There is now less than 12 months until GDPR D-Day. The 25th May 2018 will usher in a new, more robust personal data protection regime applicable to businesses across the globe who process personally identifiable information about EU residents. It will also act as the starters gun for Data Protection Authorities across Europe to start issuing fines against those organisations who’ve failed to get their act together during the preceding two-year grace period.

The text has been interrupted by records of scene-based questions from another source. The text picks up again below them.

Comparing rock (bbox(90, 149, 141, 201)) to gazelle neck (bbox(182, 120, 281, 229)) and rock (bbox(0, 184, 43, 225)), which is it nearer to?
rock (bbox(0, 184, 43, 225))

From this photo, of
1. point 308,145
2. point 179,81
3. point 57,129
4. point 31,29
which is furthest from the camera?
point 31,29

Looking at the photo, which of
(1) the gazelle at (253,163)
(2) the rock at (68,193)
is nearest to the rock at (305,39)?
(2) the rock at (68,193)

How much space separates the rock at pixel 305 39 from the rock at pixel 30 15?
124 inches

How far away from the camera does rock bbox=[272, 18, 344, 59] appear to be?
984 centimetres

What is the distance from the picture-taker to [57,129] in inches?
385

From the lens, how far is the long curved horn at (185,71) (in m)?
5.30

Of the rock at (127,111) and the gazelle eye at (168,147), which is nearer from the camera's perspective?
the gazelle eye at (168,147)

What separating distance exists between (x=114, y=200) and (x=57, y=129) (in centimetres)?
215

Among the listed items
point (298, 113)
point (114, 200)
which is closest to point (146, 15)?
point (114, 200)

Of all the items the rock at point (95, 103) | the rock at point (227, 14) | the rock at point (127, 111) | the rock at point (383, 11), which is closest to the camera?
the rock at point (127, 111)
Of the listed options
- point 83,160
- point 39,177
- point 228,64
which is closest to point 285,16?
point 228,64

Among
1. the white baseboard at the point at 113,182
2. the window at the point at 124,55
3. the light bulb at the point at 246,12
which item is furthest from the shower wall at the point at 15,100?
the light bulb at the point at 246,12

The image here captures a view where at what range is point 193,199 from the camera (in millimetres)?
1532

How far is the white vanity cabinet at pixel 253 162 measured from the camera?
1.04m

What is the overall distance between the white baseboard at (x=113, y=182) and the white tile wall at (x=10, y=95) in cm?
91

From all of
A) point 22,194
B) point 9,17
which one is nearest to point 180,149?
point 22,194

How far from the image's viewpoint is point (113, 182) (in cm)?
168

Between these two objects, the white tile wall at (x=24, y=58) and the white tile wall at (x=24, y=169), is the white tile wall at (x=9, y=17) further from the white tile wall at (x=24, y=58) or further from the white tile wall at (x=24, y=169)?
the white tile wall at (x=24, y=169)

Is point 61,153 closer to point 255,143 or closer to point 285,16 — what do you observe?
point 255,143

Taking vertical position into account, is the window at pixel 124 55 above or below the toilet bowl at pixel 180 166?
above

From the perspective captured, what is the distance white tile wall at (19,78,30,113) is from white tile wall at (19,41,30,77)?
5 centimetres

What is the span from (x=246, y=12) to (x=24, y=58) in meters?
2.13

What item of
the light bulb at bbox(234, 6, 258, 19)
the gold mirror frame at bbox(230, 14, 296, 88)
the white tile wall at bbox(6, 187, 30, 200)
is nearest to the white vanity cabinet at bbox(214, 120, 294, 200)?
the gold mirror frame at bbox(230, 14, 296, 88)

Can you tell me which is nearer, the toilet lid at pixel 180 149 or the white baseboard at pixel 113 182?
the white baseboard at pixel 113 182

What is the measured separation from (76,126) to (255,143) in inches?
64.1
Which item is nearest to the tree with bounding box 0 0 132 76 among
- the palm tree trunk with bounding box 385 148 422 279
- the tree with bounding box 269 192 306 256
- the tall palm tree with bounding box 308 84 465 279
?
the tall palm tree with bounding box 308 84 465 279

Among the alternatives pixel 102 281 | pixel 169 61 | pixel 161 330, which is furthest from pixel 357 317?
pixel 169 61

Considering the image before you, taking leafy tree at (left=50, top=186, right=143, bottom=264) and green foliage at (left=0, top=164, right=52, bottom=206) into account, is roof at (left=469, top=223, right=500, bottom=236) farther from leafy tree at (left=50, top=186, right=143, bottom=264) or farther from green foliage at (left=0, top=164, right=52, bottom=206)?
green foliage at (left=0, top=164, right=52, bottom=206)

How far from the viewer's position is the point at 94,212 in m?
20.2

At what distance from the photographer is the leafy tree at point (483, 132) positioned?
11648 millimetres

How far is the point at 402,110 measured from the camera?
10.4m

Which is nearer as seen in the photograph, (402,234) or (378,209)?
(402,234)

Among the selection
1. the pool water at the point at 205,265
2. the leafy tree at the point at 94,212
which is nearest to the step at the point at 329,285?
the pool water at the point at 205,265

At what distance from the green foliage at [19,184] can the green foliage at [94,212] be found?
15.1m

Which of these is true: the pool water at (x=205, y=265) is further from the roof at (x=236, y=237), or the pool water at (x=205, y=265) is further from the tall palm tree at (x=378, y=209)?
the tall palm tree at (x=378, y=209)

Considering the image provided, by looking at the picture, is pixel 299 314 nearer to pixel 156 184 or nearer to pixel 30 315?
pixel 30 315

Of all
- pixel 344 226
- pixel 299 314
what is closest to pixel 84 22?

The fines for a GDPR breach of 20 million euro or 4% of global turnover have been widely documented. This has been further strengthened with recent analysis from global management consultancy Oliver Wyman, that found FTSE 100 companies could face fines of up to £5 billion a year if they don’t comply with the new regulation.
GDPR goes beyond the realms of merely ticking the boxes and hoping for the best. It is imperative that every business gets this right, and the key to this is accountability.
The need for accountability in data privacy can be traced back to 1980 in the privacy guidelines then issued by the Economic Cooperation and Development (OECD) that described accountability as “showing how responsibility is exercised and making it verifiable.” This definition also lends itself to how GDPR will be in practice. GDPR seeks to strengthen the responsibility of data controllers and data processors in relation to processing of personal data.
Accountability Underpins GDPR Rollout
The European Data Protection Supervisor (EDPS), in their Accountability Fact Sheet, state that accountability in personal data processing requires:
- Transparent internal data protection policies, approved and endorsed by the highest level of the organisation’s management
- Informing and training all people in the organisation on how to implement the policies
- Responsibility at the highest level for monitoring the policy implementation, assessing and demonstrating to external stakeholders and data protection authorities the quality of the implementation
- Procedures for redressing poor compliance and data breaches.
Although the word accountability appears seldom in the GDPR, the core concept of accountability underpins the entirety of the GDPR.
- Article 5: identifies the Data Controller as being responsible for ensuring compliance with the principles in GDPR surrounding personal data processing. In addition to ensuring compliance with GDPR principles, the data controller must be able to prove it by having in place adequate records of all data processing operations and make sure such records are being kept up to date. This will in practice require that specific resources are assigned to ensure regular updates and follow-up of those records.
- Article 24: states that the Data Controller should implement, review and update technical and organisational measures (i.e. policies and procedures) to show that processing operations are carried out in line with the new GDPR rules.
- Article 30: states that each controller and processor and, where applicable, their representative, shall maintain a record of processing activities under its responsibility.
- Article 39: states that the organisation must monitor compliance with the regulation, with other Union or Member State data protection provisions and with the policies of the controller or processor in relation to the protection of personal data, including the assignment of responsibilities, awareness-raising and training of staff involved in processing operations, and the related audits.
GDPR compliance will be an evolving process for every business, as more information is shared, stored, processed, more policies and procedures will need to be updated and created on a regular basis. It is up to businesses to build a framework upon which a culture of privacy can be established. This means real change to the culture of an organisation. Accountability isn’t something that can be an afterthought of your GDPR preparation, rather it needs to be at the core of your GDPR plan now, in May 2018 and forever more.
GDPR fines won’t just happen when a huge cyber-attack or event happens, they could just as easily be triggered because of a complaint made by a disgruntled customer. If it then becomes evident to the investigating Data Protection Authority that you aren’t taking your accountability obligations seriously, a large fine could then follow.
GDPR requires organisations to be compliant with the new regulation, but it also offers the opportunity to be enhance your business by committing to the ethical use of personal data. You can use this onus on accountability to present your organisation as a bastion of individual privacy rights which can play an integral part in whether someone chooses your company over a competitor.
The time to act on GDPR is now. It’s also important to remember that any plan you put in place must have accountability as a core component. This enables you to be compliant on May 2018, future proof your organisation for years to come and reduce the likelihood of your organisation being made an example of by a trigger-happy Data Protection Authority.